CMSE490 Image Processing
In this course, we intend to develop and explore tools that assist researchers in analyzing their scientific image datasets. To do this we are focusing on the computational representation of images and the types and classes of algorithms that have been developed for science analysis.  Next offering: ?. Instructor: Dirk Colbry.  Prerequisite: CMSE890:301 or 303 or prior programming experience.

PLB 810 Theories and Practices in Bioinformatics 
Course goals: 1) Identify biological questions that can be addressed using large-scale datasets. 2) Explain how basic bioinformatics tools and their algorithms work and apply them to solve problems. 3) Handle large-scale omics datasets with basic computer programming to address your research questions. 4) Interact with high performance computing resources to accelerate the pace of your computational research.  Next offering: Fall 2019 (fall of even years).

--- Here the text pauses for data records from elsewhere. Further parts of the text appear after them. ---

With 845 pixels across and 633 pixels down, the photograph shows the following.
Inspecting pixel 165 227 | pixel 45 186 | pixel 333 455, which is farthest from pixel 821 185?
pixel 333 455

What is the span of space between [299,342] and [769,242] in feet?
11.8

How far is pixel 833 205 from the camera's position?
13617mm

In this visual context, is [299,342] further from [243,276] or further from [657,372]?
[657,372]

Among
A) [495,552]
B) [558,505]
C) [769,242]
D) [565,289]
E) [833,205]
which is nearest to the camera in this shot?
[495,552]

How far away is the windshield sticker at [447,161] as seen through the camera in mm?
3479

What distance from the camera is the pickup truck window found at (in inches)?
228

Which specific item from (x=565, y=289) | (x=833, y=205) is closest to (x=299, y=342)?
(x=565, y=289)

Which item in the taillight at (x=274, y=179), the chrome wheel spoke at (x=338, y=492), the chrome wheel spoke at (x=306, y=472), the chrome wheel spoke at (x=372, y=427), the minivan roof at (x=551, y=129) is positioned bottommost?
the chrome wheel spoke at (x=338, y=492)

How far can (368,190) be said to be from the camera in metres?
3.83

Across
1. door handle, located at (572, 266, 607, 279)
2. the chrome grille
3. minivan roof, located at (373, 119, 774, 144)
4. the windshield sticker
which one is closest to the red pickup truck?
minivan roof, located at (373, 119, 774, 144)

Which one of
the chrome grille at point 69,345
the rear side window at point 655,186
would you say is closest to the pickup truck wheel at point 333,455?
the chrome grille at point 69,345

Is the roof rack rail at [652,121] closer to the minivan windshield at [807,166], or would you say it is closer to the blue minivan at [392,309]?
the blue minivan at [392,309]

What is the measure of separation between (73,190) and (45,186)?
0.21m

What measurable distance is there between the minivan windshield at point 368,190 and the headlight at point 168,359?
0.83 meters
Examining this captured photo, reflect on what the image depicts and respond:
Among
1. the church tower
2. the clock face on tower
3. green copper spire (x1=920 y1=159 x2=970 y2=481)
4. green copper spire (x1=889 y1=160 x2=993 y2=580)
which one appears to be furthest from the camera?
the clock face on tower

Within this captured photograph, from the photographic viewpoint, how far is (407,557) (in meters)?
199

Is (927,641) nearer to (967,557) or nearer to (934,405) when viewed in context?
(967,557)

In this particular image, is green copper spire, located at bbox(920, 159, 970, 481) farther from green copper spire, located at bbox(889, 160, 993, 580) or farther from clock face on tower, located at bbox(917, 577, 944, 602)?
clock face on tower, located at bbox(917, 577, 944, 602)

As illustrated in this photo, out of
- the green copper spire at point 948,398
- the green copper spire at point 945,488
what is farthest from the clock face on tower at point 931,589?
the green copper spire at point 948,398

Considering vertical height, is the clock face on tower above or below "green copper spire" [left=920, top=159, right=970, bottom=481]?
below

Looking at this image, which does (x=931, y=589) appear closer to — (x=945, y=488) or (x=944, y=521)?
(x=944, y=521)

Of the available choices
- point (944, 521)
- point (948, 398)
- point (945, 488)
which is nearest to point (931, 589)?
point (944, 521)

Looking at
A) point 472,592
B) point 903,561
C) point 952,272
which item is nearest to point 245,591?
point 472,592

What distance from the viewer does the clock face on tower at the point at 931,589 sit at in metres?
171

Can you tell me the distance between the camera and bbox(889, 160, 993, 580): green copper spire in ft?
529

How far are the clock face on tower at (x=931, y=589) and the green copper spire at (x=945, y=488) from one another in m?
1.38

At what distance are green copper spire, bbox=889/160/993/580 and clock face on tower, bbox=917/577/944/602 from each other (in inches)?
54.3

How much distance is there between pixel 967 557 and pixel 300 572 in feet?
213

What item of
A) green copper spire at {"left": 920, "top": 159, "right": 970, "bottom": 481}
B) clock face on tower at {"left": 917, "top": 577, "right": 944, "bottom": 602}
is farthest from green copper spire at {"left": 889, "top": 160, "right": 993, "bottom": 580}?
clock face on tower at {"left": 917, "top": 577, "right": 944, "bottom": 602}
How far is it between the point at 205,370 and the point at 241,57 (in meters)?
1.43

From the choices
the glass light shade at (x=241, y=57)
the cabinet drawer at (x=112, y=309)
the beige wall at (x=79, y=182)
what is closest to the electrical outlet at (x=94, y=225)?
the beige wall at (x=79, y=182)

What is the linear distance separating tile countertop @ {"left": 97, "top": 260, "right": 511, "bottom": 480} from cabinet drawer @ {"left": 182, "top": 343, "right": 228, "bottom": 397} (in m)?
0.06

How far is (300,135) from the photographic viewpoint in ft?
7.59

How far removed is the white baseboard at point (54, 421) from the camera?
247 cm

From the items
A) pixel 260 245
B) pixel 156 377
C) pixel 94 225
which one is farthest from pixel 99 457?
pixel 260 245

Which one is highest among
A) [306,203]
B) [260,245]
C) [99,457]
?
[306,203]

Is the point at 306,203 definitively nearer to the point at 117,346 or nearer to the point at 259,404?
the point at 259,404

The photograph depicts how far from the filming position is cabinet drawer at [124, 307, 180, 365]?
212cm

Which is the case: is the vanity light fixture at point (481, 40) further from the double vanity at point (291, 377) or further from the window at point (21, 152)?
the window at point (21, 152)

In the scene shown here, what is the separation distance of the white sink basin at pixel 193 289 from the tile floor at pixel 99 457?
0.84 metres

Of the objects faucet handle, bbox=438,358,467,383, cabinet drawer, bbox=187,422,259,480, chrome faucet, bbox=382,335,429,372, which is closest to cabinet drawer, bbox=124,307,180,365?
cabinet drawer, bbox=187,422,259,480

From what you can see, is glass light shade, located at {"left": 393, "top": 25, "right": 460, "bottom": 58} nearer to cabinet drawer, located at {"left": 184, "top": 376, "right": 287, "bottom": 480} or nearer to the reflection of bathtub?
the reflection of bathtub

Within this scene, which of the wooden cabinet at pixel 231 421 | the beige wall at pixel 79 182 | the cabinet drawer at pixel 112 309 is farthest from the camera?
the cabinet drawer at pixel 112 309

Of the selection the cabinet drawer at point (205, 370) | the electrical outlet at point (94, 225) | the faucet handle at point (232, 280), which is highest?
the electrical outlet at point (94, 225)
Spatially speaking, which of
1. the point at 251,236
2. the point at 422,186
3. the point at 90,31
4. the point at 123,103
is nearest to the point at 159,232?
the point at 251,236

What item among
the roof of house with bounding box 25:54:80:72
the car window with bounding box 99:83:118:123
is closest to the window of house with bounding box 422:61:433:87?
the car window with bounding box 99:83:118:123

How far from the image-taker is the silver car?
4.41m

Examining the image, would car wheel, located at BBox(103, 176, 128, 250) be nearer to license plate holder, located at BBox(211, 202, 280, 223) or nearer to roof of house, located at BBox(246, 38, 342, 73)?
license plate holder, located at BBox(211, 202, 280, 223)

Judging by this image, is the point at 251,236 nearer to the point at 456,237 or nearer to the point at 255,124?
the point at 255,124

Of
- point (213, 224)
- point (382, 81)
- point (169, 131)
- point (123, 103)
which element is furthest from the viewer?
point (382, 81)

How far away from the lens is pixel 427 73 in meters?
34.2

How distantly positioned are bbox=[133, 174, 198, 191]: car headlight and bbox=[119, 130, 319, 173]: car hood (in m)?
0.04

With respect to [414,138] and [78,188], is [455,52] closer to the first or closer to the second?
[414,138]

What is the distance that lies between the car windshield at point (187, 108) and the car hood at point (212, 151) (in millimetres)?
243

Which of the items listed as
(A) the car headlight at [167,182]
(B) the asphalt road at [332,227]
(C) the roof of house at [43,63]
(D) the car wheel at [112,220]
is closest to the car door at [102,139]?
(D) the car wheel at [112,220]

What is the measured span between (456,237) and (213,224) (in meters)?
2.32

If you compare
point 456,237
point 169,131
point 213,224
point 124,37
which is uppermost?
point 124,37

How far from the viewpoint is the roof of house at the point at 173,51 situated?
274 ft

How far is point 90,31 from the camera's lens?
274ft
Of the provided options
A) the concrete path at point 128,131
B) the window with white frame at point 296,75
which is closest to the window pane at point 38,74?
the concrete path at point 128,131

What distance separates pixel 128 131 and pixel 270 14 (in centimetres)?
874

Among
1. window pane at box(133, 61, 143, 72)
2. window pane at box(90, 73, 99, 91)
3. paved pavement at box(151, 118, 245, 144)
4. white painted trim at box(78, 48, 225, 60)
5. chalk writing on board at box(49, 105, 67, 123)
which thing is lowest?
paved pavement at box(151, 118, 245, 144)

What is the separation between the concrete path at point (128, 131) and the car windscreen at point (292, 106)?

Instructor: Shinhan Shiu. Prerequisites: 1) Intro undergraduate level statistics courses covering distributions and probability. 2) Biology course covering basic genetics, macro-molecules, evolution, energy metabolism, genetic materials, and signal transduction.  Recommended: A genetics course with a genomics emphasis (e.g. MMG433, BMB 961, or PLB 802).  You DO NOT need to have any experience in programming or computer science.

BME891:003 Dynamical Modeling of Biological Systems
"All biology is computational biology", or so claimed the title of a 2017 article in the journal PloS Biology. Decide for yourself by taking this new course, which will introduce you to fundamental ideas in computational modeling of biological systems and their response to environmental stress. Starting with simple models of gene regulation, we will move on to "systems biology" approaches to model cell signaling networks, signal amplification in protein kinase cascades, and the intricacies of the cell cycle. You will learn how cells in a noisy microenvironment "decide" among multiple possible fates, and why even genetically identical cells exhibit cell-to-cell variability in gene expression. We will also discuss mathematical models of spatial pattern formation in animal and plant systems including branching morphogenesis, and multicellular "virtual tissue" models. This course, which combines theory with hands-on computer modeling, will be of interest to graduate and advanced undergraduate students in various biomedical science disciplines, and engineers, physicists and computer scientists interested in modeling biological systems.  Next offering: Fall 2019.  Instructor: Sudin Bhattacharya.  Prerequisite: Familiarity with basic concepts in biology and differential equations.